The reason you have to sand your walls before you paint is to get rid of any imperfections; otherwise, they'll be clearly visible after you paint. Since your goal is to remove any bumps, flaws, gouges, brush marks and paint drippings, you certainly don't want to add any scratches from the sandpaper to the imperfections that are already adorning the wall. Although using a coarse-grit of sandpaper will make the job go faster, you're more likely to produce scratches, which then have to be removed by finer sandpaper.

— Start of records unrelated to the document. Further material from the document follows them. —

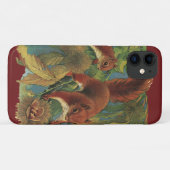 eekhoorns, boscreten, wilde dieren Case-Mate iPhone case (Achterkant (horizontaal))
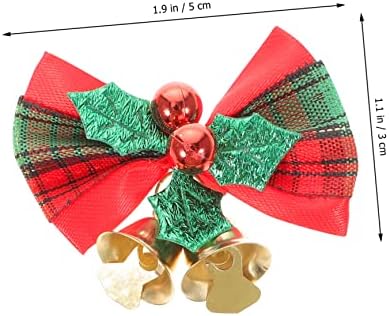 Toyandona 12pcs Божиќни sвончиња Божиќни подароци лак занаетчиски лакови мини куглани украс Божиќ мини лак за Божиќ, висечки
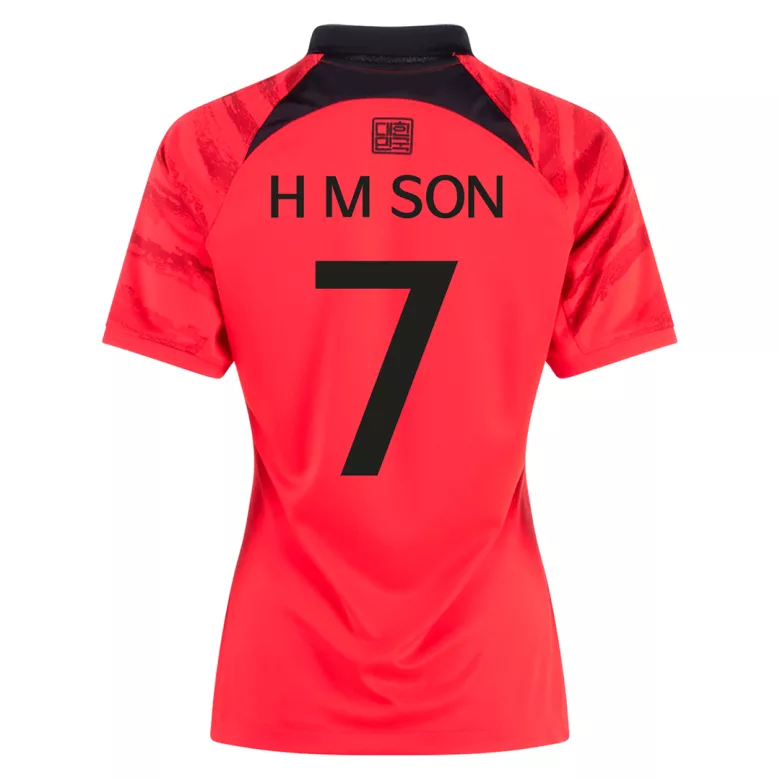 H M SON #7 South Korea Home Jersey World Cup 2022 Women - vstockx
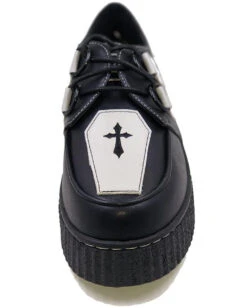 Coffin Black Creepers Schuhe -Cosplay-Laden coffin black creepers schuhe krypt coffin black creepers shoes halloween schuhe 52805 4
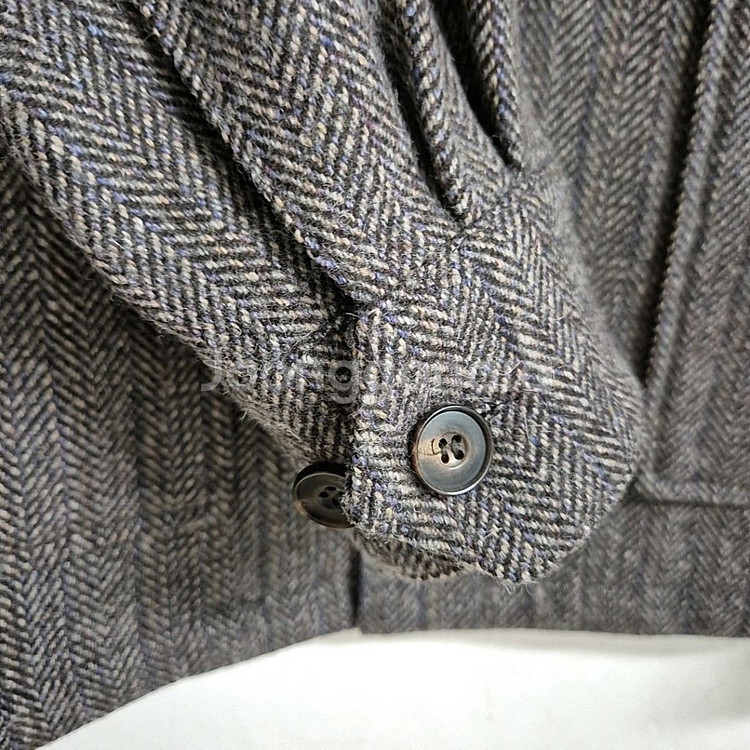 채드프롬 헤링본 울자켓--4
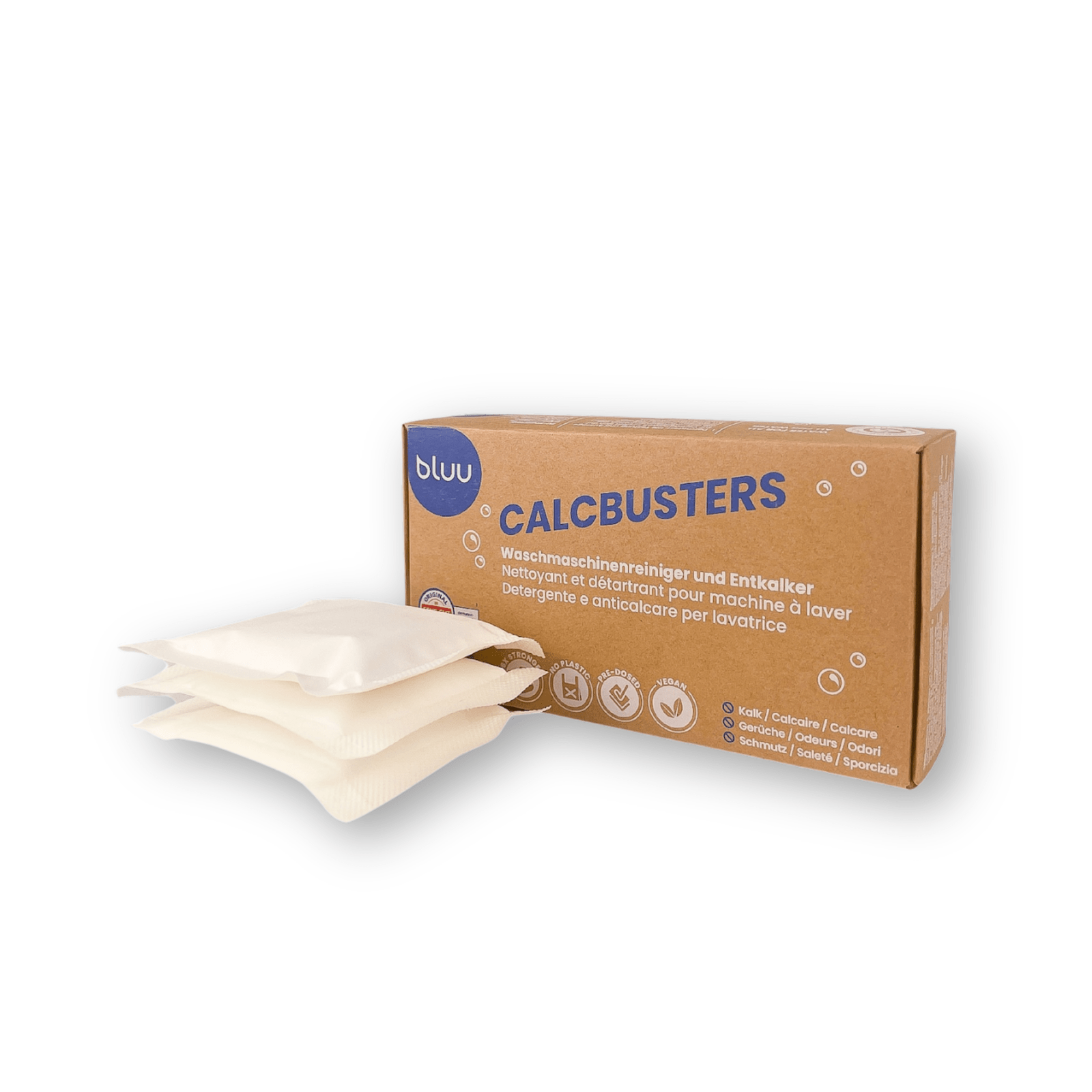 bluu calcbusters – Waschmaschinenreiniger & Entkalker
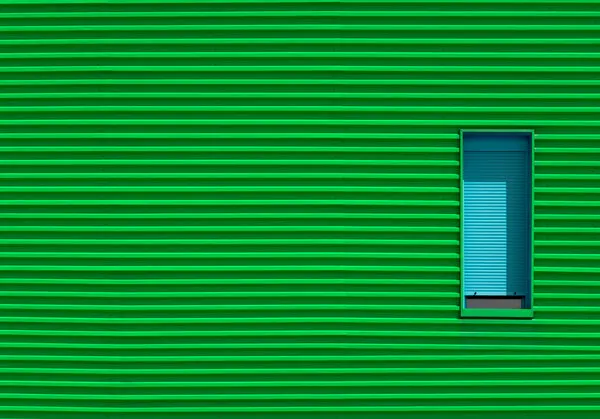 Green Wall Blue Window, wall art by Alfonso Novillo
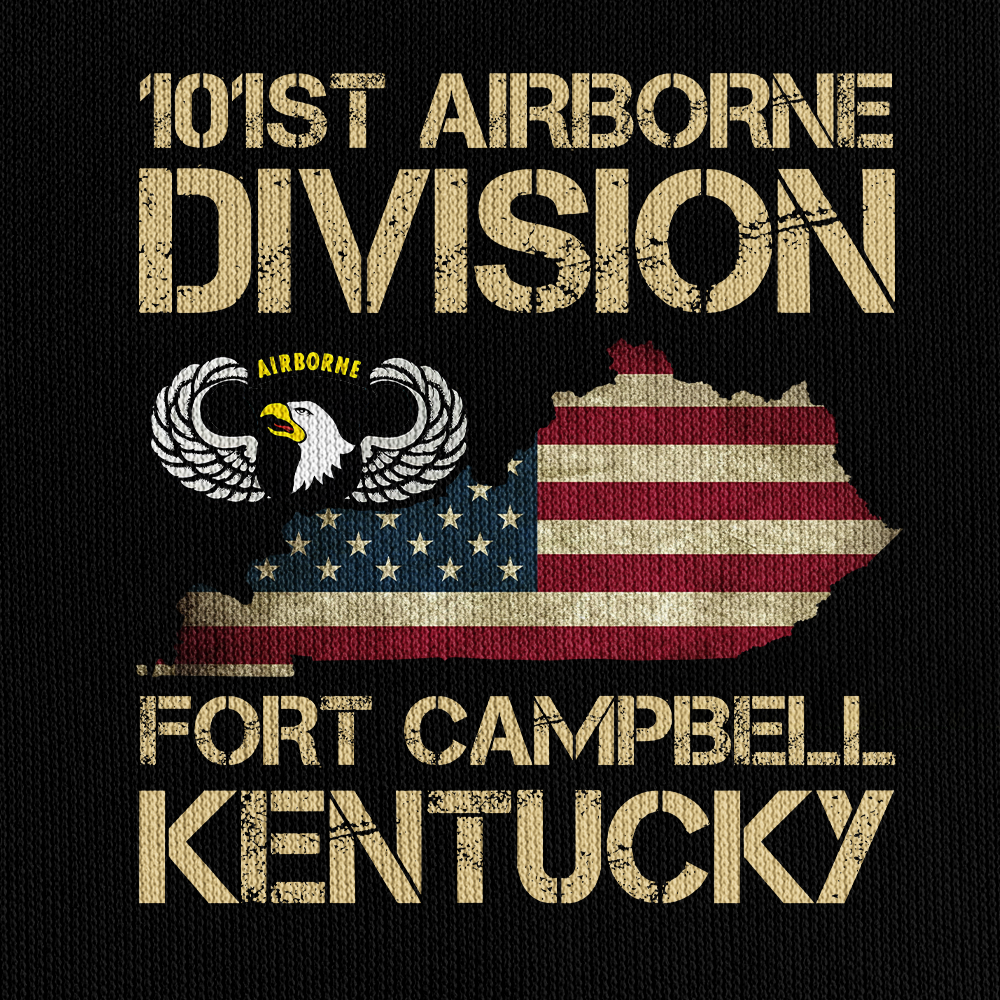 101st Airborne Division Quarter Zip Hoodie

If you continue to go over the wall using a finer and finer grit of sandpaper, eventually you'll have walls that are close to flawlessly smooth.

If you’re sanding drywall and you have holes in the walls or deep gouges, you're better off first filling them in and then sanding over them to get rid of excess joint compound. On drywalls, 120- or 150-grit sandpaper is probably your best bet, and sand using only light-to-moderate pressure. A very important tip is to close the door of the room where you're working, so the dust and debris from the drywall doesn’t settle throughout the rest of the house. Always remember to wear a mask so you won't be inhaling any dust.

Aside from the varying grits of sandpaper, you can buy specialty sandpapers such as for sanding in between coats of paint and surface-removal sandpaper, which is fine-grit sandpaper that does a good job on latex paint. However, if you're sanding the wall to get rid of paint, you can use a coarser grit to begin with.